Maybe this is not about suffering at all but about sensitivity; by which I mean the talent that composers have to be able to give up their egos and enter into a subject with huge concentration, living through its sounds and characters as a great actor does, while simultaneously using all the skills given by nature, and tuned and fashioned by their sheer intelligence, their learning, and the external forces they are exposed to?
Of all the practitioners in the Arts I have most respect for composers. I stand in awe of the patience required to stitch their pieces together, pulled from the head and heart like a magic thread, and the reality is that a great unspoken skein of gold in our British cultural lives is that we have more great composers living amongst us now per capita than anywhere in the world. It’s a musical biodiversity of astounding richness and contrast and, with the new attention quite rightly given to female and non-binary composers, we could be living in a time when Britain’s richesse in this respect could more than double - so long as new money is made available for composers rather than simply robbing Peter to pay Petra!
So in our Festival this year, assisted by our excellent team of Trustees steered magnificently by Kevin Rush our new Chairman, we will look in depth at music written by three composers whilst in their twenties (and early thirties).
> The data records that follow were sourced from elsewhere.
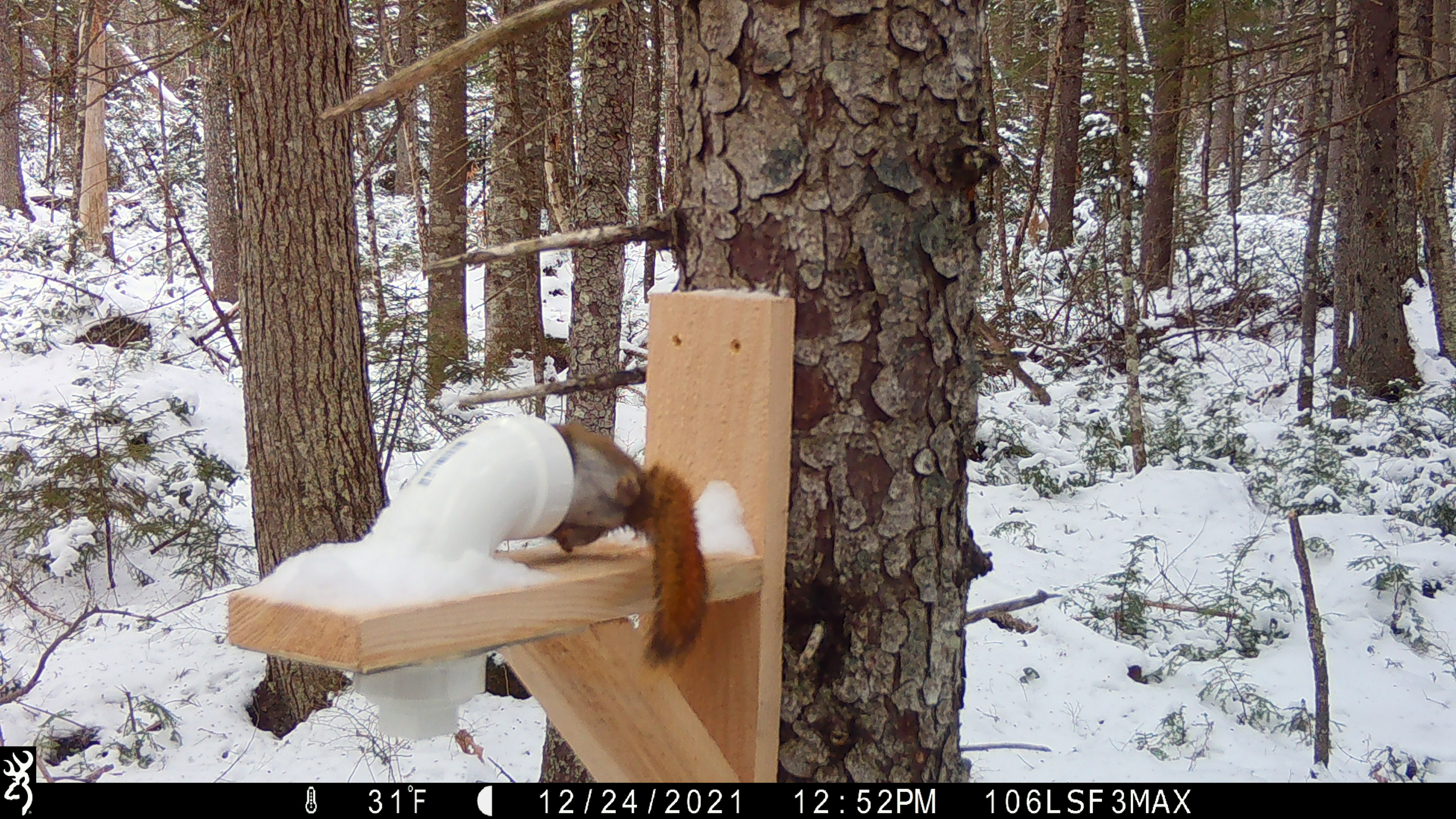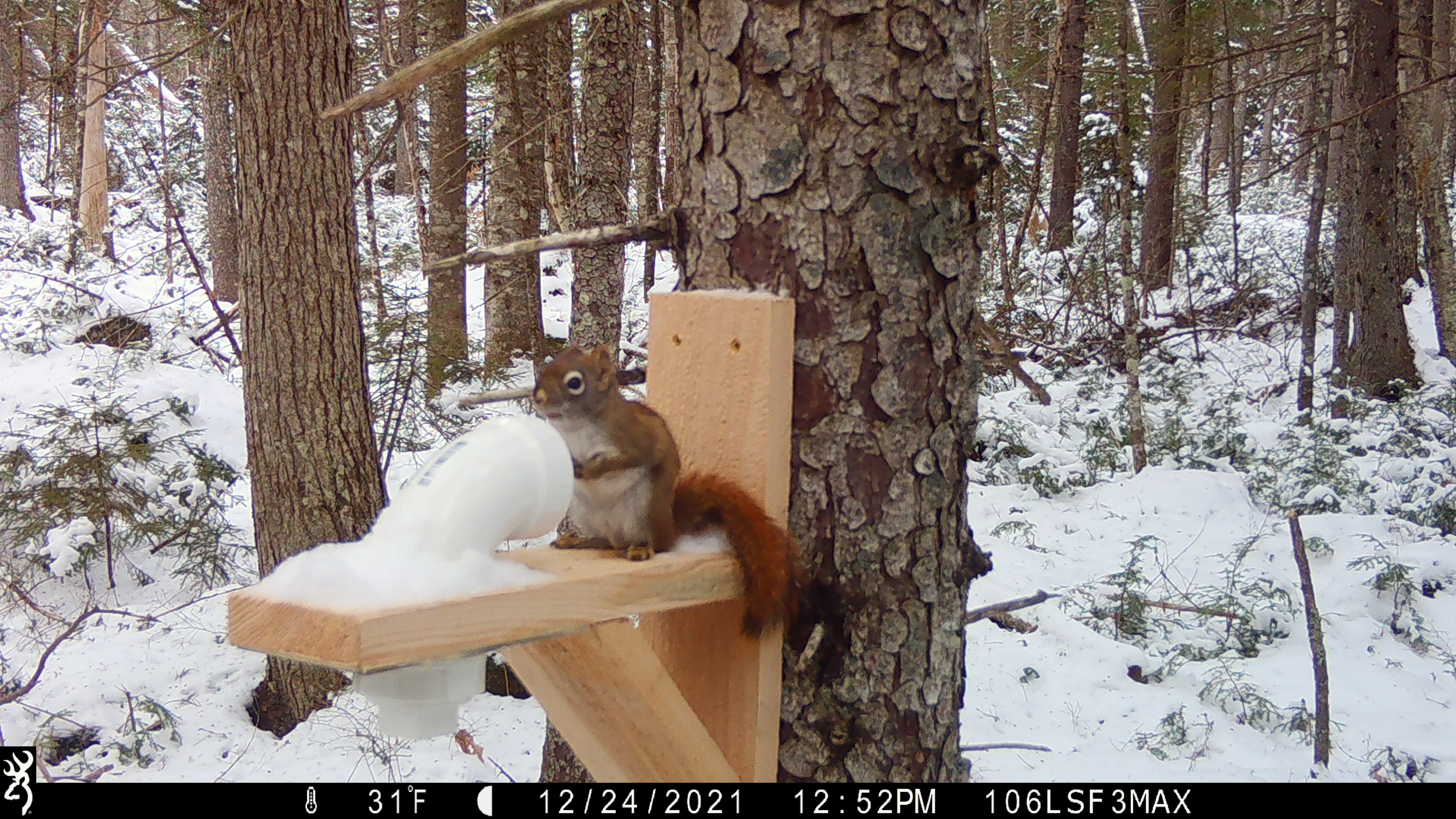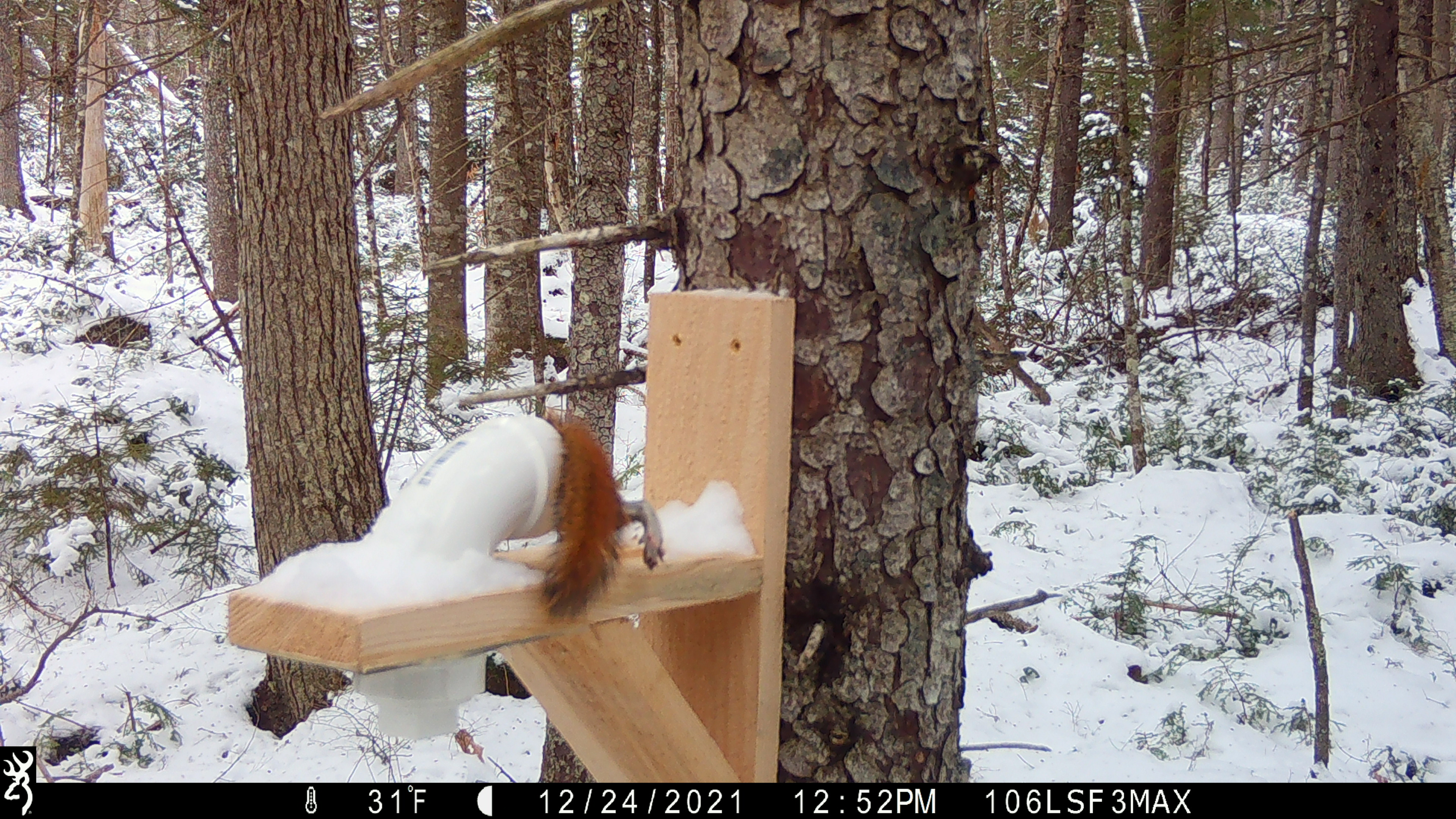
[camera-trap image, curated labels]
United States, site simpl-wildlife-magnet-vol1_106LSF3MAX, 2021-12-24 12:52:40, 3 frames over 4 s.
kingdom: Animalia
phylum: Chordata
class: Mammalia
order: Rodentia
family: Sciuridae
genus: Tamiasciurus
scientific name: Tamiasciurus hudsonicus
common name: red squirrel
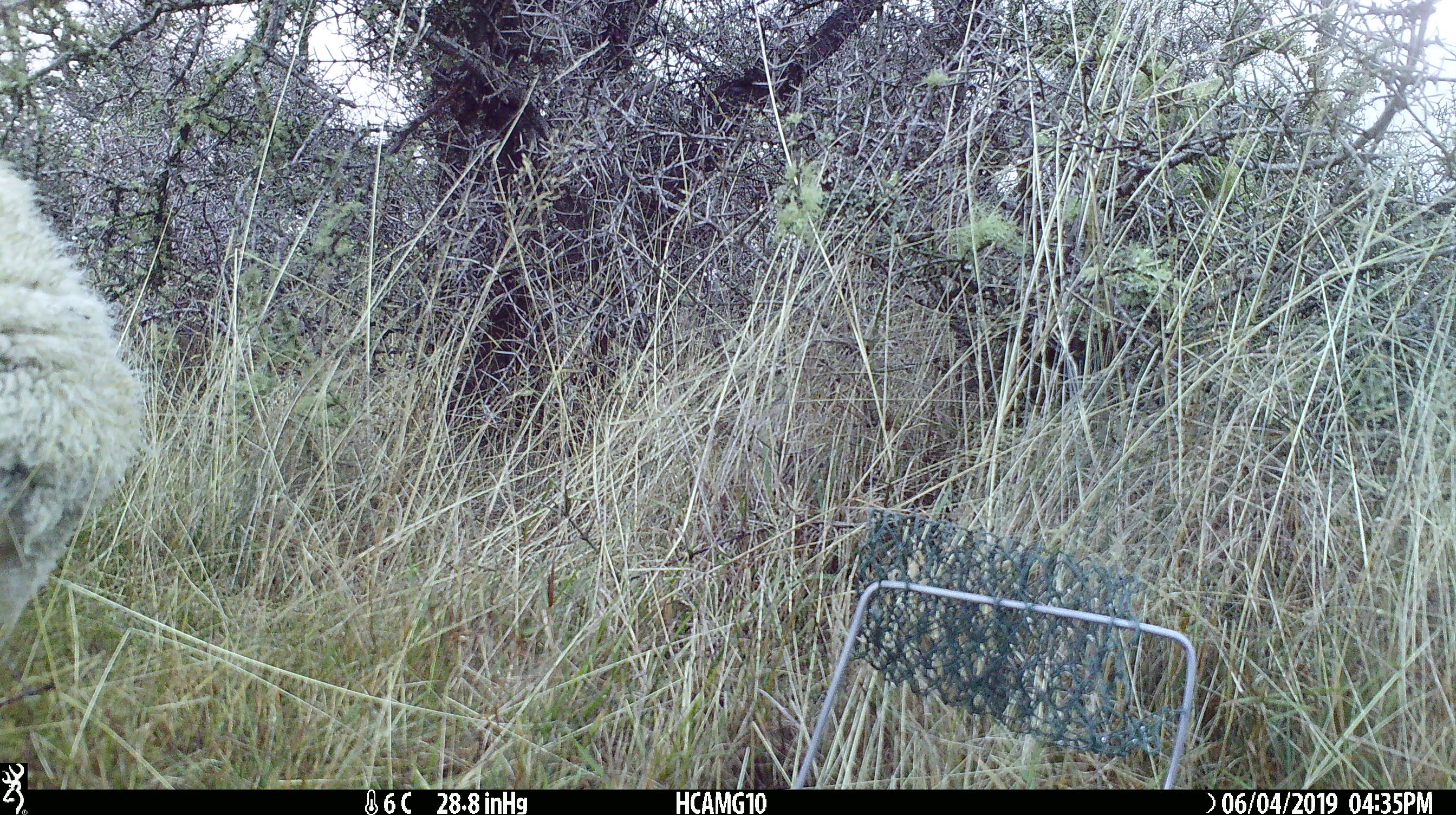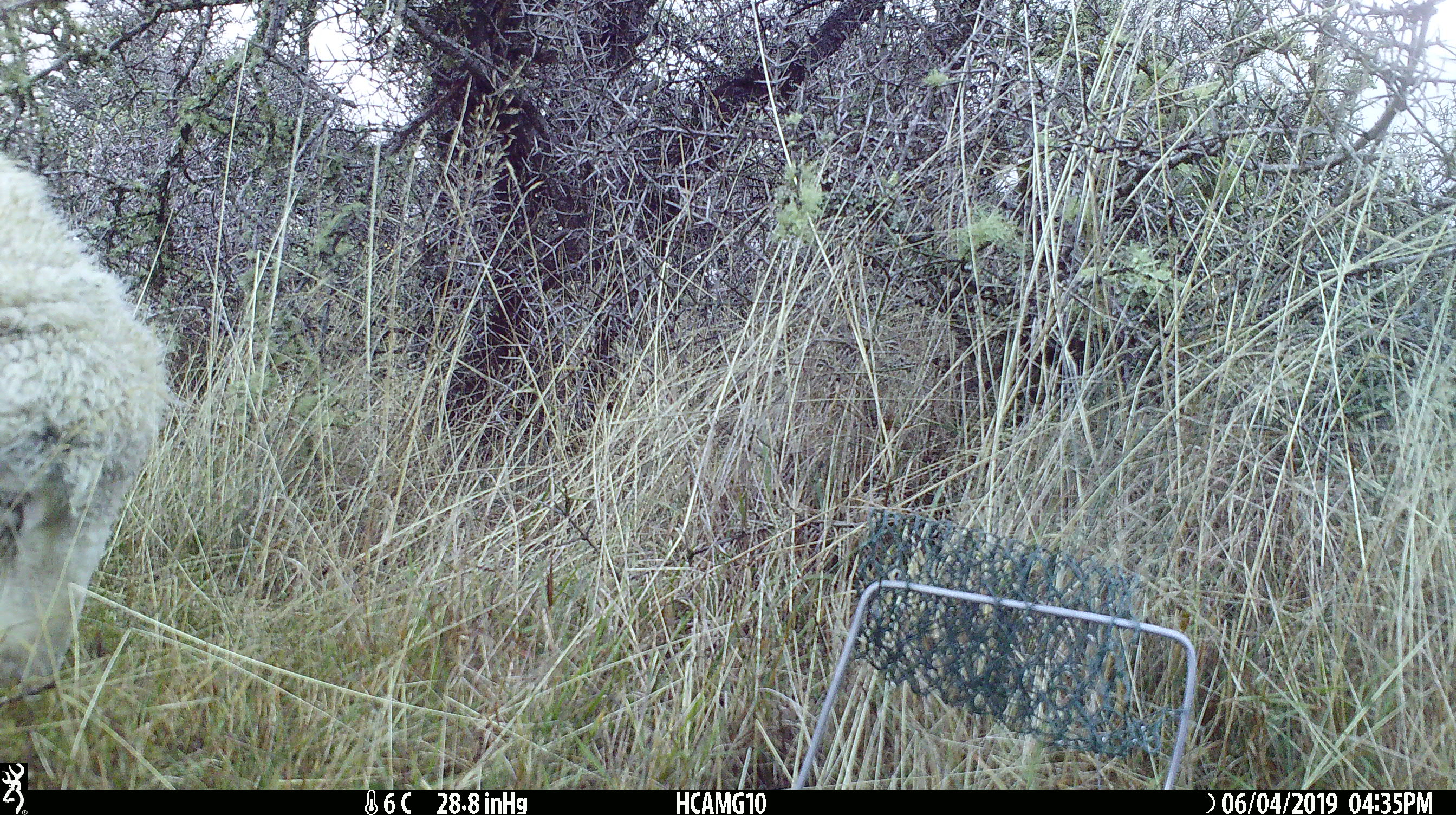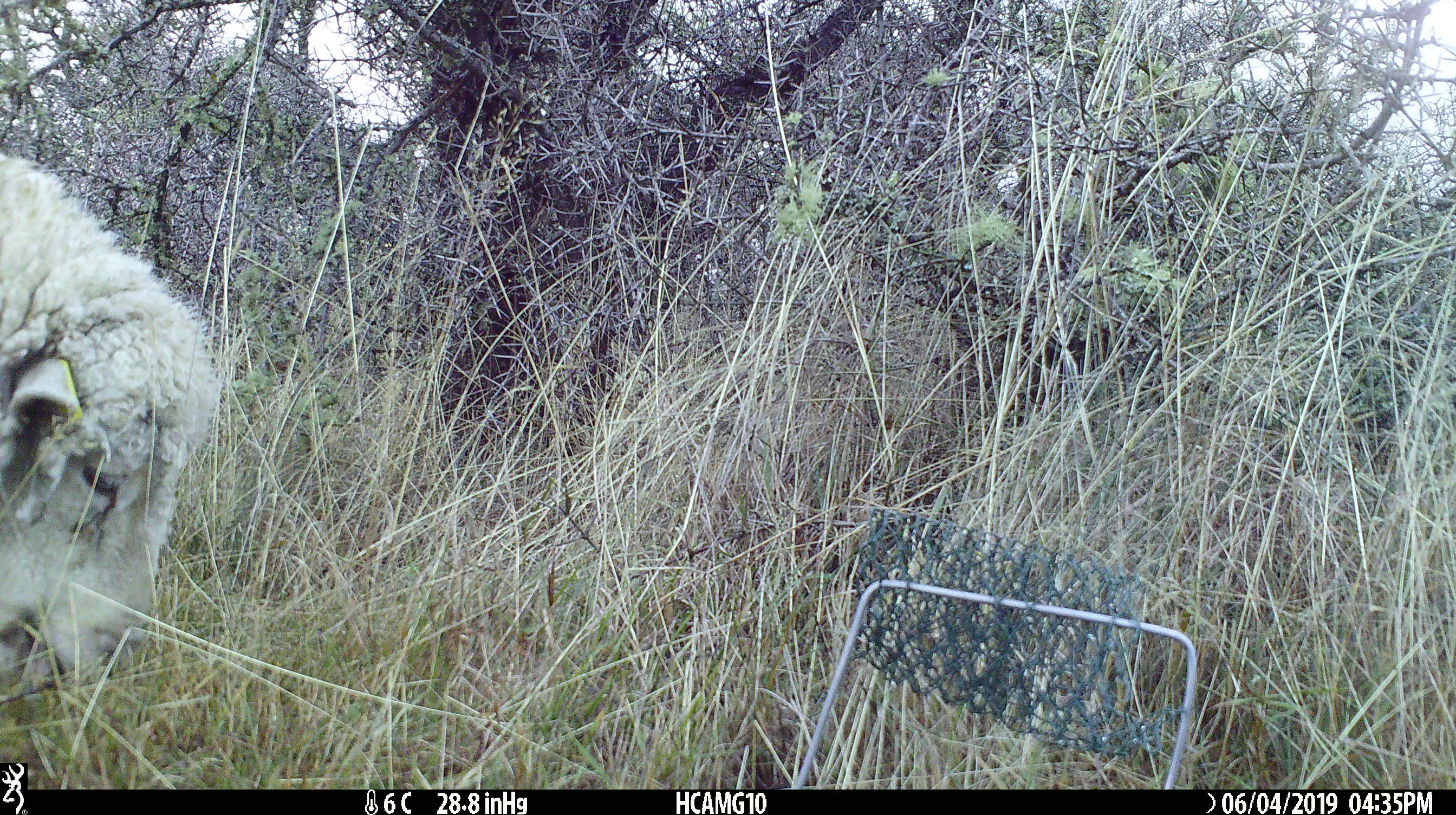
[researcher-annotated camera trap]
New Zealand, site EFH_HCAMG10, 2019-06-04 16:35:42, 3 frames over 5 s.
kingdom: Animalia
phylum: Chordata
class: Mammalia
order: Artiodactyla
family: Bovidae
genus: Ovis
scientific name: Ovis aries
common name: domestic sheep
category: sheep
Sheep (domestic sheep) (Ovis aries).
I hope that, as we all remember our own twenties and marvel at the skills of these masters, we will in turn feel closer to them all as humans, not as immortals. Mark Simpson is bringing not only his music but also his beautiful clarinet and we are leading a team of truly great musicians who will be resident in Leicester for the whole week, rehearsing and performing.
I strongly urge you, if you possibly can, to hear every concert, as my way of programming is carefully controlled in terms of sounds, keys and atmosphere, and in instinctive ways I sometimes only discover at the end of hearing every concert! It is, and should be, an immersive experience where you get to know the team not as visitors, but as your own home team, there for a whole week for you.